Selected text:
· · · · · · ·
Then, a convolution layer with a larger convolution kernel is used to extract the time-frequency correlation information of the global feature, and an average pooling layer is used to match the output dimensions. The feature is then separated into different frequency bands, and the obtained information is appended to each path. Note that the fusion of the output of the features from bi-block \(\alpha\) and the original paths uses channel merging instead of element addition.

The bi-block \(\beta\) captures non-local information between two paths. First, create a global feature, the same as bi-block \(\alpha\), by fusing the frequency axis of high-frequency and low-frequency components. Then, the input feature’s time dimension and feature dimension are combined to form a two-dimensional tensor. These tensors gather non-local information from the dense layer and use a Sigmoid layer to create an attention feature map:

\[\begin{equation*} y_\beta(f_i) = \sigma(f_i W_y), \tag{4} \end{equation*}\]

where \(W_y \in \mathbb{R}^{2FT \times 2FT}\) is a weight vector of dense layer, \(\sigma\) is the activation function sigmoid. In addition, ‘\(\bigotimes\)’ represents the element-wise Hadamard product, ‘\(\bigoplus\)’ denotes the element-wise sum in Fig. 2. After the self-attention feature is obtained, the convolution layer is then utilized to get additional time-frequency information, and the frequency band is then once again split.

The main function of bi-block \(\gamma\) is channel attention calculation, which is similar to CBAM [12]. First, \(f \in \mathbb{R}^{2FT \times C}\) as input, the same as bi-block \(\beta\). Then, the feature is sent to the two-layer dense to generate the final channel attention feature map:

\[\begin{equation*} y_\gamma(f_i) = \sigma(f_i W_\theta W_\phi), \tag{5} \end{equation*}\]

here \(W_\theta \in \mathbb{R}^{C \times \frac{C}{r}}\), \(W_\phi \in \mathbb{R}^{\frac{C}{r} \times C}\), r is the dimension reduction parameter. Then, a Sigmoid layer obtains the feature map based on channel attention. In addition, the frequency band of the input feature is no longer divided, and the global feature is used as the module’s output.

3.  Experiments

3.1  Datasets and Training Setup

We evaluate our proposed DCNN-bi on the open dataset in the ASC task of DCASE 2018 task1A and DCASE 2020 task1A [13]. Ten scene environments from six major European cities are recorded in the DCASE database. Both of them contain 10-second-long audio clips.

The audio clips of DCASE 2018 are first resampled to 48 kHz, and the audio clips of DCASE 2020 are resampled to 44.1 kHz. Then, using a Hamming window with a length of 2048 samples, an overlap of 1024, and 128 mel bins, the log mel-spectrograms are extracted from the audio clips. In addition, the first and second derivatives of the spectrogram are calculated to form a three-dimensional feature as the input of the model. For DCASE 2018, enter the feature dimension as 461\(\times\)128\(\times\)3, and 423\(\times\)128\(\times\)3 for DCASE 2020. Since we need to divide the mel-spectrograms into high-frequency bands and low-frequency bands to meet the needs of CNN, we divide the first 64 frequency points into low-frequency bands and the last 64 frequency points into high-frequency bands.
· · · · · · ·
Collected material:
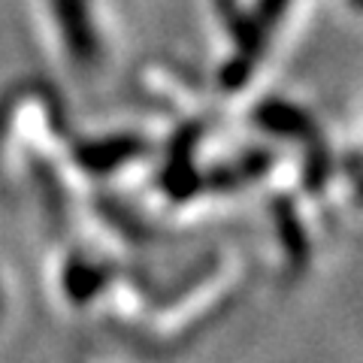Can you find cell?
· · · · · · ·
Problems and tasks:
**a.** In the passage on the DCNN-bi model, what window length is used to extract the log mel-spectrograms?
**b.** Resume the passage on the DCNN-bi model after its last sentence.

Per-task answers:
**a.** A Hamming window with a length of 2048 samples.

**b.**
Table 1 shows the proposed model baseline. Where \(T\times F\) represents the shape of the frequency dimension of the input tensor multiplied by the time dimension. r is the parameter reduction coefficient. In the process of model training, we use a stochastic gradient descent optimizer with a batch size of 64, momentum of 0.9, the learning rate is initialized to 0.01, and a cosine-decay-restart learning rate scheduler is used to reset the learning rate to 0.01 after 3, 7, 15, 31 and 64 epochs. In addition, we used Mixup and spectrum augment in training, and we implemented DCNN-bi in TensorFlow.

Table 1  Our baseline DCNN-bi model for ASC.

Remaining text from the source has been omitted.